WORK REQUEST ▸ For the records that follow, say how many lines have the word "Tanzania" in them. Write the number and nothing more.

Collected data:
▼
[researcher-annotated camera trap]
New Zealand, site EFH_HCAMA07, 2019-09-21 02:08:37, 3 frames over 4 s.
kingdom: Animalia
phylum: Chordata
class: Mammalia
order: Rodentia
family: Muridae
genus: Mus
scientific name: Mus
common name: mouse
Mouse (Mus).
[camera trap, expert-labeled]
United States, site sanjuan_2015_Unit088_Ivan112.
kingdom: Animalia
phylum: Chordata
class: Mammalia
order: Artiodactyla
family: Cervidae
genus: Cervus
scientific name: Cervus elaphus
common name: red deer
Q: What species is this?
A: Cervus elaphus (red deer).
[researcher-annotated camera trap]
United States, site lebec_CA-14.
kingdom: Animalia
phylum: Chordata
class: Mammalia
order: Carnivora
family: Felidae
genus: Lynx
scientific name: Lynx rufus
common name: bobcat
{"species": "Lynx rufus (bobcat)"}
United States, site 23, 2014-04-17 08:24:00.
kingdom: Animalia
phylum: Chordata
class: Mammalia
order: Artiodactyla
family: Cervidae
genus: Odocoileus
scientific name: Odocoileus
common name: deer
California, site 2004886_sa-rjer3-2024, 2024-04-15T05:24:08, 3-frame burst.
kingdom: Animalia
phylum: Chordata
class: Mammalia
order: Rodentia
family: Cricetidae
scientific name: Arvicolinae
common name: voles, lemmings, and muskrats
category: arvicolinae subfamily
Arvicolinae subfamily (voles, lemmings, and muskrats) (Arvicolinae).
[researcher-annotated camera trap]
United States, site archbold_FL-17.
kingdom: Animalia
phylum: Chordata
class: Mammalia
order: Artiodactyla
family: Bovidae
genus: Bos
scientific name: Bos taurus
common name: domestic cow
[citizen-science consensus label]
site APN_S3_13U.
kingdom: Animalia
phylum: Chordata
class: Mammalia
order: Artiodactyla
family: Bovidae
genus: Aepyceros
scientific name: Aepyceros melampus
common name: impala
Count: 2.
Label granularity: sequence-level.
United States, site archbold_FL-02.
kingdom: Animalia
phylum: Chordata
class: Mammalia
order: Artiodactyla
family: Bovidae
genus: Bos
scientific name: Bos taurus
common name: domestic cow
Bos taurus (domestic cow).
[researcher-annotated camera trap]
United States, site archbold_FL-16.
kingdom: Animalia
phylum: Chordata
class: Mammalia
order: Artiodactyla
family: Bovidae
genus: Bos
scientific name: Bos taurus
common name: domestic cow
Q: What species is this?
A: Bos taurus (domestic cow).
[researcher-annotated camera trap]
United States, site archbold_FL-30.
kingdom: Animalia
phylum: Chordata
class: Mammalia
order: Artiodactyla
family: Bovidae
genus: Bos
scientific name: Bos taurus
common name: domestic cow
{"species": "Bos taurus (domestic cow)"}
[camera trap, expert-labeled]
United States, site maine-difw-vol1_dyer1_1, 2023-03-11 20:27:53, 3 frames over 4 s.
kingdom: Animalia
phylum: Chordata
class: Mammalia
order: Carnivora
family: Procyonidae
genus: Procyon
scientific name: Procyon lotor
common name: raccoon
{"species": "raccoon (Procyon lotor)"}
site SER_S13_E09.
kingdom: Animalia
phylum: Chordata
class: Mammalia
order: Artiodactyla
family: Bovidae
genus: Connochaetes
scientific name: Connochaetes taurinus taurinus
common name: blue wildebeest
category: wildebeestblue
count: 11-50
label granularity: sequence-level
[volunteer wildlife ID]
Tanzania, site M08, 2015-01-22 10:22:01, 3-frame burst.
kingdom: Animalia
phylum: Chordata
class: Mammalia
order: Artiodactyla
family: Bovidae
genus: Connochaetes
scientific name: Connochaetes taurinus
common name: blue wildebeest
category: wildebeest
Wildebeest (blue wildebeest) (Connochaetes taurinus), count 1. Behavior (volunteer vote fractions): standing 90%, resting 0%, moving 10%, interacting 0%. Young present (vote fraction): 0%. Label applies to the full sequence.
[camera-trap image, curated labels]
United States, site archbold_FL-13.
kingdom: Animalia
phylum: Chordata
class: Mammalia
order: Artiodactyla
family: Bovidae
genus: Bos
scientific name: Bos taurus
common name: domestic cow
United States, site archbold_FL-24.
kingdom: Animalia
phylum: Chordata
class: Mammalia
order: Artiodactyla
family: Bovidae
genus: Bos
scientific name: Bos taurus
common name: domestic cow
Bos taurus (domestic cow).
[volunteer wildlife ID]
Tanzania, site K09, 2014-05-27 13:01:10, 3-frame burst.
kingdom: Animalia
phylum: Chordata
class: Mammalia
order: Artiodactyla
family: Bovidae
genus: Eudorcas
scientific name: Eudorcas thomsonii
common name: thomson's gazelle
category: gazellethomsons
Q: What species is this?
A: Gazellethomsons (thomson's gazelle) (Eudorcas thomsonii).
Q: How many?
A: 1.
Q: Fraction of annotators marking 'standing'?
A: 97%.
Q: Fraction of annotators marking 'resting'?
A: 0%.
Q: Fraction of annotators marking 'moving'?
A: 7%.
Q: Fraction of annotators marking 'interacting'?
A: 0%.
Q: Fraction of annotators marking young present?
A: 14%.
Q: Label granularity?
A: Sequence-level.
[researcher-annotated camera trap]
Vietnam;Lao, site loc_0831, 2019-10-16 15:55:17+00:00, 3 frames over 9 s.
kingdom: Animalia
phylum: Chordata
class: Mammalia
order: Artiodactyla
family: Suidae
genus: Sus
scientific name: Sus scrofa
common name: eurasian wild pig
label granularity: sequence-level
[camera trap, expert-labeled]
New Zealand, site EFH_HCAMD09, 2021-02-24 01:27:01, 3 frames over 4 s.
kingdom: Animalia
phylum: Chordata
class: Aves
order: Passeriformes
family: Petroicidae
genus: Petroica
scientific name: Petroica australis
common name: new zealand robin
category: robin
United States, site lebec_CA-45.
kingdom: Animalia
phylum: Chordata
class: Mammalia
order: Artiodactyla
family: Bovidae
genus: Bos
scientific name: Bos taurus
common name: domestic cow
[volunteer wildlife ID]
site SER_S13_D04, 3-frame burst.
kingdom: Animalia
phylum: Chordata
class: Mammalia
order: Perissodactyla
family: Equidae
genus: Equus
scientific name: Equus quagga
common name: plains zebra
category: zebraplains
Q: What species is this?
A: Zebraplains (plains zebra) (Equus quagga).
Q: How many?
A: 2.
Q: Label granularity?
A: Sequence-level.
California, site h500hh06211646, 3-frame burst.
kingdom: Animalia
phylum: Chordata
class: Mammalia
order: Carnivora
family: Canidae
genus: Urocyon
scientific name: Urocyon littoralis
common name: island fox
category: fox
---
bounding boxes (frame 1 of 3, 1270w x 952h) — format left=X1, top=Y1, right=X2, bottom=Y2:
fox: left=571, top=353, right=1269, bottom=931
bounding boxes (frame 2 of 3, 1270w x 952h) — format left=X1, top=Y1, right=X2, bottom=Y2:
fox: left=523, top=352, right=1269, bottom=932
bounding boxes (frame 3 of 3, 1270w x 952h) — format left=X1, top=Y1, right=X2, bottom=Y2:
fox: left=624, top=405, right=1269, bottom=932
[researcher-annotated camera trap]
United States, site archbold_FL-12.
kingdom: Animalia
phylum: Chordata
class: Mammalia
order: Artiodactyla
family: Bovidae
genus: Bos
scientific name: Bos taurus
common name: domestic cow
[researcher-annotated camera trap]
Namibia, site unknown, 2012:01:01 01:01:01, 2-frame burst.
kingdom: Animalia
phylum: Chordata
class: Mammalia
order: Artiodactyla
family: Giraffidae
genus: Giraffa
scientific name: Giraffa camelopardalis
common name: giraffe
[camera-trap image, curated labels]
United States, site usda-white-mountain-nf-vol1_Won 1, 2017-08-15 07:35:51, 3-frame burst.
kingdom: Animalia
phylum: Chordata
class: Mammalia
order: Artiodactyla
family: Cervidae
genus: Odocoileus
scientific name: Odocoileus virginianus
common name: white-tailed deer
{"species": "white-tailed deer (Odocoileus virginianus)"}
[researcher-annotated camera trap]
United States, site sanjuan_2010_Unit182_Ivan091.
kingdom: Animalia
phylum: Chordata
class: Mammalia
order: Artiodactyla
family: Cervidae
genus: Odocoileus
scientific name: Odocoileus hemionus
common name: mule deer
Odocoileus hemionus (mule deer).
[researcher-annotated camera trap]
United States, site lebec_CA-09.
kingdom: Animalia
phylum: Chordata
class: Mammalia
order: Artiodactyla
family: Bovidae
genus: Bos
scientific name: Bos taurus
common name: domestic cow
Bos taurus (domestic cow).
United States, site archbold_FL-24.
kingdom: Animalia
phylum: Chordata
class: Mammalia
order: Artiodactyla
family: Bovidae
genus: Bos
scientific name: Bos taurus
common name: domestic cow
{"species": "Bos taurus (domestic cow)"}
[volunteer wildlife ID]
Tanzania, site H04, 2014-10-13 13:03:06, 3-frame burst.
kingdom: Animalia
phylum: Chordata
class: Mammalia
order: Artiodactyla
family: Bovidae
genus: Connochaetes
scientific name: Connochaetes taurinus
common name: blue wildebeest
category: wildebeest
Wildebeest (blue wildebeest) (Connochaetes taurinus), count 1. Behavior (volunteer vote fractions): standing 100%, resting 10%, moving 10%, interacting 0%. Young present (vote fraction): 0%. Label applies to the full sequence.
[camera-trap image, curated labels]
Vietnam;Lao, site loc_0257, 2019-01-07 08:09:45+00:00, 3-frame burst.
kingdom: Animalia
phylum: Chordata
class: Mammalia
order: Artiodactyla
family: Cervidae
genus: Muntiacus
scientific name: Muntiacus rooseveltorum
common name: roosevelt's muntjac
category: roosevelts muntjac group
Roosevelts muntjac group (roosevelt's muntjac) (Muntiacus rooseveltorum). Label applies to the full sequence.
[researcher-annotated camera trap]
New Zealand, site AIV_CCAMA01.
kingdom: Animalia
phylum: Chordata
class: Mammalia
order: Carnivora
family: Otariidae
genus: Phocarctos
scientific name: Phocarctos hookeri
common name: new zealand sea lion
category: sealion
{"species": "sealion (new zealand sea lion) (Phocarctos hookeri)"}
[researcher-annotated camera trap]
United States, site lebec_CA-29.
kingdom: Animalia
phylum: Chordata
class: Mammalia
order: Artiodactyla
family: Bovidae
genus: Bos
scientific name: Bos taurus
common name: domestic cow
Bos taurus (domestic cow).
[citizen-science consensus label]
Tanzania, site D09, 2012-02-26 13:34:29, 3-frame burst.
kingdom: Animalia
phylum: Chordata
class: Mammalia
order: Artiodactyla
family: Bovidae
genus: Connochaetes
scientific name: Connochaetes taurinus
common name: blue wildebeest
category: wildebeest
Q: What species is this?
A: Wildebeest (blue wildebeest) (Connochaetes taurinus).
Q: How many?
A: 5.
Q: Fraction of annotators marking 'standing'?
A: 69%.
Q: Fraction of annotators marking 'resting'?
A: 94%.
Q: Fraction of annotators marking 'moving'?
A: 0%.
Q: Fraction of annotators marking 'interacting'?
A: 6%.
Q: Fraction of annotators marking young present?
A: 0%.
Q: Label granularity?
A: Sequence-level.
▲
YOUR SOLUTION ▸ 4